(Document excerpt)

┄┄┄┄┄┄┄┄┄┄

The Joy of Belonging

My Mum turned 80 a few days ago and, in celebration, our family descended on a small Catalan village in France. It was great. More about it in a moment.

First, a brief word on the Catalan reference. This is relevant to what I want to say about ‘belonging’. I’ve written in a previous blog that I regret how separatist movements such as in Catalunia (the Spanish side anyhow) focus far too much on dividing us, and far less on uniting us.

Driving through Spanish Catalunia at the end of the week, from the balcony of many motorway bridges, we were assailed by flags and banners proclaiming the unjust treatment of the separatists and their right to self-determination. I will leave it to others to debate their claims. But I was very taken with the sharp contrast with the French side, where the occasional flag was present and dual-language road signs were prominent, but one got the feeling they were far more at ease with their identity – Catalan yes, but French first.

On to ‘belonging’. I would argue that these regional and national identities mean little if one is plagued by a lack of self-esteem, is full of self-doubt or is achingly lonely. In my view, identity begins with the home and in the local neighbourhood.

And this is where the family gathering fits in. Because what poured out regularly (in addition to the copious amounts of wine) was an exuberance and happiness present in the assorted clutch of grandchildren that can only happen when children are comfortable in their identity. And whilst parents do all the leg-work in developing this, I truly believe that it is the wider, extended family that provides the necessary richness in helping children find true self-esteem and confidence.

‘Belonging’ is a core human need and a key component of happiness. Being part of a joyful extended family, or of a kind and friendly neighbourhood, provides our children with an inner contentment, an emotional intelligence which can assist them navigate the increasingly crazy world around them.

So where do schools fit in?

For some children, they will have neither the joy that a large, extended family brings, nor the benefits of belonging to a close-knit community. That’s just life in 21st Century Britain. As a result, it is incumbent on school leaders to develop a strong sense of identity within their own school community and the individual children who inhabit it. Once we relegate children to a number in a vulgar data set, we’ve really lost the plot.

And there is increasing evidence that this is more and more the case.

┄┄┄┄┄┄┄┄┄┄

(Given data)

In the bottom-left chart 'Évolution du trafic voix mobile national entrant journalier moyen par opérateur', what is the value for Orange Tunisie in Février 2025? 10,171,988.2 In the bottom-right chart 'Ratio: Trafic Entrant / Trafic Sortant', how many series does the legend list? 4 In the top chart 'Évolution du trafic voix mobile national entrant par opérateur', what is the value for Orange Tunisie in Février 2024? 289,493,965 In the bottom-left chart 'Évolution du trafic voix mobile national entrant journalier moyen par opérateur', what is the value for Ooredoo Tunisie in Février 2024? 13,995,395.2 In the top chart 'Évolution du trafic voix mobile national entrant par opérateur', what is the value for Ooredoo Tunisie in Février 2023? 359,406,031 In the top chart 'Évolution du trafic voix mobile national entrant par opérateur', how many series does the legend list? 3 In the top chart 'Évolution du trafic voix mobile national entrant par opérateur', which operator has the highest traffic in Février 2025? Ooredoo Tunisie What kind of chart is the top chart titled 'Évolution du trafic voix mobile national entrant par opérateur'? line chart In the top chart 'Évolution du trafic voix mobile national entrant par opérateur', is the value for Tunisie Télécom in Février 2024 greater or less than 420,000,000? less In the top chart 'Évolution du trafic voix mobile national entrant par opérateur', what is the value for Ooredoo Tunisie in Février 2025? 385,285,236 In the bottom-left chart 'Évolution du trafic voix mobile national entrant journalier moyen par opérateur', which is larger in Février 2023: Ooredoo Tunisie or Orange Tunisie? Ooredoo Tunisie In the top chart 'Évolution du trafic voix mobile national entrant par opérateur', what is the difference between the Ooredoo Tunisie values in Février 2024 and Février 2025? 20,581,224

┄┄┄┄┄┄┄┄┄┄

(Prompt 1) Which conditions does the blog post on belonging say can make regional and national identities mean little? List them all.
(Prompt 2) Can you write out the blog post on belonging, starting with "So where do" and going on through "more the case.", and switch "children" to "pupils"?

(Exercise answer 1)
- Being plagued by a lack of self-esteem
- Being full of self-doubt
- Being achingly lonely

(Exercise answer 2)
So where do schools fit in?

For some pupils, they will have neither the joy that a large, extended family brings, nor the benefits of belonging to a close-knit community. That’s just life in 21st Century Britain. As a result, it is incumbent on school leaders to develop a strong sense of identity within their own school community and the individual pupils who inhabit it. Once we relegate pupils to a number in a vulgar data set, we’ve really lost the plot.

And there is increasing evidence that this is more and more the case.